Fresh and Roasted Radish Salad with Sunny Lemon-Ginger Dressing
If you’ve never tried roasted radishes—or radish greens—here’s your chance.
- 2 bunches radishes with greens (1 lb.)
- 1 large or 2 medium lemons
- 3 Tbs. vegetable oil, divided
- 1 tsp. agave nectar
- 2 Tbs. minced crystallized ginger
- Kosher salt, for sprinkling, optional
- 2 Tbs. finely chopped toasted almonds
- 2 Tbs. torn or snipped mint, parsley, or chive leaves
1. Preheat oven to 425°F. Line small baking sheet with parchment paper.
2. Separate greens from radish roots. Quarter radishes, and divide into two equal portions. Wash and trim 4 cups radish leaves. Cover leaves with damp towel, and chill until ready to use.
3. Remove 1 tsp. zest from lemon, and set aside. Cut lemon in half lengthwise. Cut 1 lemon half into 8 slices. Squeeze juice from remaining lemon half.
4. Toss lemon slices with half of radish wedges, 1 Tbs. oil, and agave nectar; season with salt, if desired. Spread on prepared baking sheet, and roast 20 to 25 minutes, or until radishes are shriveled and lemon slices are darkened. (Discard any burned lemon slices.)

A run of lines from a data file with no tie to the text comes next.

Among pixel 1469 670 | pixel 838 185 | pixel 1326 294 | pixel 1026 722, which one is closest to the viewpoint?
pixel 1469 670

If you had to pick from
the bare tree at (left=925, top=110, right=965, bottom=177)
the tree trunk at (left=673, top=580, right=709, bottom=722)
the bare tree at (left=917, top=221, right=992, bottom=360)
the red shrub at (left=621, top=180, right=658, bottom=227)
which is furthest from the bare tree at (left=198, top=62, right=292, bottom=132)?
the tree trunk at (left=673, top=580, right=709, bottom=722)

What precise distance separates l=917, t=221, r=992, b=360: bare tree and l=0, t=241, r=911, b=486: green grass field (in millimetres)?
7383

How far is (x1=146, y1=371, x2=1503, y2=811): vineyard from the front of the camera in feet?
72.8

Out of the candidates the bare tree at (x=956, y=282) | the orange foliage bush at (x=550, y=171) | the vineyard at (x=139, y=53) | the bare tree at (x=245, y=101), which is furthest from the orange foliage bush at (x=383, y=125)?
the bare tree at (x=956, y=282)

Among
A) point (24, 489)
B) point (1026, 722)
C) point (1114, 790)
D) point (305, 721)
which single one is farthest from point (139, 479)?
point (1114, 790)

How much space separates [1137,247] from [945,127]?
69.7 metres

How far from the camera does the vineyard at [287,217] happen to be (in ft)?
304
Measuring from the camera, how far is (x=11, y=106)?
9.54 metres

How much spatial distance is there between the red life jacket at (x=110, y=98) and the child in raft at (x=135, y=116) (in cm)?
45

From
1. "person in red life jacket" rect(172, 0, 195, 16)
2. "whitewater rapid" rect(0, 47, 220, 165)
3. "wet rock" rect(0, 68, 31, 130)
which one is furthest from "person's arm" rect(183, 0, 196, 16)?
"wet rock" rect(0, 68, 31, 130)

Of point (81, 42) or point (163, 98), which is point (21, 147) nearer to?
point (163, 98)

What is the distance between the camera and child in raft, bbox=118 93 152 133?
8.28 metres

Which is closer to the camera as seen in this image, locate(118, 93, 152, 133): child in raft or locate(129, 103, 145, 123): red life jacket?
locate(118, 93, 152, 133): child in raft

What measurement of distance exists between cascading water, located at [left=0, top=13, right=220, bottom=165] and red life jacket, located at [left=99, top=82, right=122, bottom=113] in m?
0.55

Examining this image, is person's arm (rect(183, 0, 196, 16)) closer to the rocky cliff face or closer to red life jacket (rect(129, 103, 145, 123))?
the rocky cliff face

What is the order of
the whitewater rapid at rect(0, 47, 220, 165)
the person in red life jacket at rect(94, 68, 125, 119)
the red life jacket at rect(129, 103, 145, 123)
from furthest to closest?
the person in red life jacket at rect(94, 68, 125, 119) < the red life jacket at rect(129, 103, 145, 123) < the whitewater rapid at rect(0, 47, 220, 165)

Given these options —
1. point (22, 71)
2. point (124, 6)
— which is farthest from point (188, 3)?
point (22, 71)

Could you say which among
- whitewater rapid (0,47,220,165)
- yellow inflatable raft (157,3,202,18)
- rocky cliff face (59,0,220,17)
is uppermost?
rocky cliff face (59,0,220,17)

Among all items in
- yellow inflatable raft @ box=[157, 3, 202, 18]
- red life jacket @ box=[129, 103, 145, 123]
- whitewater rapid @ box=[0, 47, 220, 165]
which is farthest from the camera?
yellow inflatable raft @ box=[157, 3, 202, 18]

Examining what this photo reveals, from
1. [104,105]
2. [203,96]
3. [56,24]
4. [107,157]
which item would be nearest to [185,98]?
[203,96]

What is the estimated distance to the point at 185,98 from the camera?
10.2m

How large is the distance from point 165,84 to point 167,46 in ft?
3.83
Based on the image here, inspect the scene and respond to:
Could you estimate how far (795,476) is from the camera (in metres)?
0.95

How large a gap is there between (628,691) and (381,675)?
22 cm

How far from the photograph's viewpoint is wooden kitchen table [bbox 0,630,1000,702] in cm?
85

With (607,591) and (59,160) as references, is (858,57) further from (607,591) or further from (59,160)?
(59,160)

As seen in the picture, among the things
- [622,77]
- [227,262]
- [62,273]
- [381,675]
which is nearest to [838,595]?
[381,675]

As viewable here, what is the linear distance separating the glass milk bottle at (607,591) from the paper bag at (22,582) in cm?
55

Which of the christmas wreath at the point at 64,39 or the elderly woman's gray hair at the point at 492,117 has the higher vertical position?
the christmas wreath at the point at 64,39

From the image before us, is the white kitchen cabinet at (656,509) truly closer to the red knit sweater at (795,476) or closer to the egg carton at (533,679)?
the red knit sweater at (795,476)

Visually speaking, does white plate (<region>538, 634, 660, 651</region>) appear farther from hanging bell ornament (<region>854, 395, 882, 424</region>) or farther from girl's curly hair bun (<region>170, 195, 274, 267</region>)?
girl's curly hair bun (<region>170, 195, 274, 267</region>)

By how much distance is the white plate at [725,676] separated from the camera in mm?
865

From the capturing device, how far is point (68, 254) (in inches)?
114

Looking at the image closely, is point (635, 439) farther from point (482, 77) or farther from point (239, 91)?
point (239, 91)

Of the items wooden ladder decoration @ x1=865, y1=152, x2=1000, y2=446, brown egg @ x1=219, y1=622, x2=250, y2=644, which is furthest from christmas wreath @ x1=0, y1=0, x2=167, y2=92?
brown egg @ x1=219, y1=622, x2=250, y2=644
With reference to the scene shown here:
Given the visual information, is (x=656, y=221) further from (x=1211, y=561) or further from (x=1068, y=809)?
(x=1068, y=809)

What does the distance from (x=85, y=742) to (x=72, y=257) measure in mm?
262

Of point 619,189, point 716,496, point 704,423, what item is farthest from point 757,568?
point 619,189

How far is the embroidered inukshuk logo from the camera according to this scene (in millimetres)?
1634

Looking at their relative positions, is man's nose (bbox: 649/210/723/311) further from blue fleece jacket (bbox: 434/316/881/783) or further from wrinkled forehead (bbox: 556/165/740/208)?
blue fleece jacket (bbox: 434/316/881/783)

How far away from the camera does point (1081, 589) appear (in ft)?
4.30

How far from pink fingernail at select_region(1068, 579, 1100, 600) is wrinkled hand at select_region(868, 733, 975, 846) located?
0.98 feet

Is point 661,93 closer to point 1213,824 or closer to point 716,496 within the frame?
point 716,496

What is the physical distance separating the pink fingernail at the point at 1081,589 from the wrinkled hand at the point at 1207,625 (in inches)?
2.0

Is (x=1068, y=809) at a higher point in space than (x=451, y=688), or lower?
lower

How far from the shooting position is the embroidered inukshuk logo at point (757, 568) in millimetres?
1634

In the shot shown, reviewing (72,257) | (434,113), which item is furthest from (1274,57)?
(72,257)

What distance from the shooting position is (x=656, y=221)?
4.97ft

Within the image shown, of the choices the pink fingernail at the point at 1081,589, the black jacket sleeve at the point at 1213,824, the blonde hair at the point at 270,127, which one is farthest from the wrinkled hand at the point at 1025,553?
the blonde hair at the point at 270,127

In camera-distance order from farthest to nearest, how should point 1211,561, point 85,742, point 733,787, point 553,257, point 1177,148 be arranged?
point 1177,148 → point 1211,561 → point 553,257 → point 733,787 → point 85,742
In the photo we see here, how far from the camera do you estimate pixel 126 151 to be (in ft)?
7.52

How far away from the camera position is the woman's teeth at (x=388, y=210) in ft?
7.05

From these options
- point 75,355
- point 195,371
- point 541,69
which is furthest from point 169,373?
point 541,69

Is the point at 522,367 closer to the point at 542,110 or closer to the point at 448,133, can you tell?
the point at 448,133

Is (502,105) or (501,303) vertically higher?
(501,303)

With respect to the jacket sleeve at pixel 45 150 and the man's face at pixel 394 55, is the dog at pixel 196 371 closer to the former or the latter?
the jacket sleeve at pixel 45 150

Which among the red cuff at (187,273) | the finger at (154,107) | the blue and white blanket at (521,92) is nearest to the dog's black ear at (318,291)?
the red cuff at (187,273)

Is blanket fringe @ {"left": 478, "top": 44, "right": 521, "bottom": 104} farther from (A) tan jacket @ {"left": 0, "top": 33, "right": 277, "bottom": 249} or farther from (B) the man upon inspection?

5. Whisk together remaining 2 Tbs. oil, crystallized ginger, 1 Tbs. plus 1 tsp. lemon juice, and reserved lemon zest in small bowl; sprinkle with kosher salt, if using. Pour 2 Tbs. dressing over remaining raw radish wedges, and let stand 15 to 20 minutes, tossing occasionally.
6. Toss roasted radishes and lemon slices with raw radishes. Toss greens with remaining dressing. Arrange radishes and lemon slices over bed of greens, and drizzle remaining dressing over top. Garnish with almonds and herbs.